But it wasn’t Sarah who bore the brunt of her anger – it was Prim. Her thoughts were vignettes of all the platitudes offered by her gran in her moments of distress, many when she was a small child and her sadness was more honestly expressed:
‘But I don’t want to make a Mother’s Day card for you, Gran – I want to give one to my mum!’
‘Oh, I know, darling! I know! But it would be wonderful for me. Don’t forget I don’t get a Mother’s Day card now either . . . your mummy was my little girl . . .’
You liar! How could you? You liar!
Daksha arranged a final bundle of twigs and looked more than a little chuffed with her handiwork.
‘Eat your heart out, Bear Grylls! So, come on, it’s not like you to be so quiet, Vic. Talk to me!’
‘I just feel like being quiet.’ She spoke softly, a little irritated by her friend’s line of questioning, no matter how well intentioned. ‘I think everything that’s happened is percolating. I can’t stop thinking about all that I’ve read in the letters: replaying them in my mind.’
‘Of course.’ Daksha struck a match from the large box of Cook’s Matches and knelt low, carefully touching the little flame to several points on the paper spills. She then sat back and watched closely with a fixed look of determination. ‘How are you feeling about it all?’
Victoria stared into the grate as small flames flickered and the fire began to cradle the kindling.
‘It changes. I think about the fact that Prim lied to me for all this time and I go nuts, even swear at her in my head.’ She winced with the shame of this admission, knowing she would not have conceived of such a thing when Prim was here. Her tears were, as ever, not that far from the surface. ‘I can’t stop crying! I’m sad because she died, and I love and miss her so much. And that feeling of missing her is mostly greater than my anger, but not always. Like, right now, I also wish she were here so I could yell at her!’

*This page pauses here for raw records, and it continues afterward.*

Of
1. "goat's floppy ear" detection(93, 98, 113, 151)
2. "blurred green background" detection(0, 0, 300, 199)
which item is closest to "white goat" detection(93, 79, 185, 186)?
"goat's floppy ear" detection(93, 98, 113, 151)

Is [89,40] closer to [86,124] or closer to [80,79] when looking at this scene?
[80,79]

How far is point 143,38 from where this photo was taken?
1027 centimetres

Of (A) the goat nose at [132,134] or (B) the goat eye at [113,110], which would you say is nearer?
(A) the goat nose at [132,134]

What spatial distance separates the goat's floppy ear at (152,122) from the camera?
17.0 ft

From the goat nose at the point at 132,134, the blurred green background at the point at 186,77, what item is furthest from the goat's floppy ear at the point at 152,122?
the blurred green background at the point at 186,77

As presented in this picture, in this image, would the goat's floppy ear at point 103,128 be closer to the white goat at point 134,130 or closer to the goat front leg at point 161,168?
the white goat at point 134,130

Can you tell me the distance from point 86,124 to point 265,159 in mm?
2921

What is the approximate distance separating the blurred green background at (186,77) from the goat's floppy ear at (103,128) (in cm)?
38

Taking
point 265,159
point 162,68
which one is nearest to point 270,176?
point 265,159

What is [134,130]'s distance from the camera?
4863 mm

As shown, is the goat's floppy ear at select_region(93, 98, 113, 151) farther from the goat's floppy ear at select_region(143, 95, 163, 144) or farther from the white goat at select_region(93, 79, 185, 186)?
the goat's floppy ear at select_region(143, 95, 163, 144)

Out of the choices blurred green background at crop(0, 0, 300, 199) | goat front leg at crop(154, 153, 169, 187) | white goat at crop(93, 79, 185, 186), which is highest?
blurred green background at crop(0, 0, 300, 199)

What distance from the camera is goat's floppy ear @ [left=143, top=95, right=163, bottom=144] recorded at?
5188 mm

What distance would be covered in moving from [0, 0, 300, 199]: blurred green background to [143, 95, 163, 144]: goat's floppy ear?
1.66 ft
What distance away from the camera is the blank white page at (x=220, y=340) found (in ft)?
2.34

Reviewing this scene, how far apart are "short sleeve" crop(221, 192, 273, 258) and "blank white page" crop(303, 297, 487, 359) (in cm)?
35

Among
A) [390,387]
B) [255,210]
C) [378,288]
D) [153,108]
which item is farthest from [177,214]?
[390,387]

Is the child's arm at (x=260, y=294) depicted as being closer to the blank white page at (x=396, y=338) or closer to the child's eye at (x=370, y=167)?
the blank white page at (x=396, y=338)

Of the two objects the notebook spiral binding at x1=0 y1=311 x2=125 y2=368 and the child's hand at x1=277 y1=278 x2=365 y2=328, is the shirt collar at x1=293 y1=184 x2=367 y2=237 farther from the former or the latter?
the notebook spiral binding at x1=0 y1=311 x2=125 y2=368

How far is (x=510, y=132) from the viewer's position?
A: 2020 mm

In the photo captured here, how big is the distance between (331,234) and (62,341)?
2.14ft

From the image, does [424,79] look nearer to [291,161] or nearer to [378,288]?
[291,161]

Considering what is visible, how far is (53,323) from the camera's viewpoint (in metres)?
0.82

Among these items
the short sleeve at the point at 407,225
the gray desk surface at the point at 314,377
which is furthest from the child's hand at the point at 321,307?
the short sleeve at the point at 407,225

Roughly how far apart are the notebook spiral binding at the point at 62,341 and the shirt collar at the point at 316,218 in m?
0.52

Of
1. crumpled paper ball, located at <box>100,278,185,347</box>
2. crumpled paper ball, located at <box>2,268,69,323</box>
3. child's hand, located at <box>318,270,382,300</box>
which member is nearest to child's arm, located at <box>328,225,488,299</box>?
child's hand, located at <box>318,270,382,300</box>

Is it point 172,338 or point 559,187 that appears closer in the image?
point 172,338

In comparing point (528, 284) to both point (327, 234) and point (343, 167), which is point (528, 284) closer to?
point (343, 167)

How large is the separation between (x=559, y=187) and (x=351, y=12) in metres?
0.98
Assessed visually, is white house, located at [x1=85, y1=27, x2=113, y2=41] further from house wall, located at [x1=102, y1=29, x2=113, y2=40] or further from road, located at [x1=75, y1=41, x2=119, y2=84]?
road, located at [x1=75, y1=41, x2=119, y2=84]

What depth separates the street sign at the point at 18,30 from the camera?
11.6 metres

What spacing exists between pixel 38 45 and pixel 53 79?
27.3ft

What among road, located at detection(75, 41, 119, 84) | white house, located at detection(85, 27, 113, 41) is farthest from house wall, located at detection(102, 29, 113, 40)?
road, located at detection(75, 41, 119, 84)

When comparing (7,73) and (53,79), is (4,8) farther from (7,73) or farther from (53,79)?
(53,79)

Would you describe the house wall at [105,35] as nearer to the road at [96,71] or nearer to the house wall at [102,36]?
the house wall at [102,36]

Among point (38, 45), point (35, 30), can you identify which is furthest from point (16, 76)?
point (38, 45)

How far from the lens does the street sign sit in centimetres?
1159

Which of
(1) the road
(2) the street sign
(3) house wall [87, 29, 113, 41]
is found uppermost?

Victoria bit her fingernail, a new and pleasing habit.
Daksha blew into the fireplace and the flames flickered and flared, starting to take hold before she carefully placed a cut log on to the fire, watching as they licked up the sides of the dried bark.
‘Do you understand what happened that made Prim lie to you?’
Victoria took her time in responding, liking the crackle of the fire. ‘Not really. But in some ways, it’s like they are two different people. There’s my Prim, who baked me cookies when I got in from school and who made my costume for the summer play, and the other Prim, who took me from my mum and lied to me; lied to me about the very worst thing I could imagine. I think I need to let everything settle and try not to think about it all so much. I need to calm down and try to make sense of it when I’m not freaking out.’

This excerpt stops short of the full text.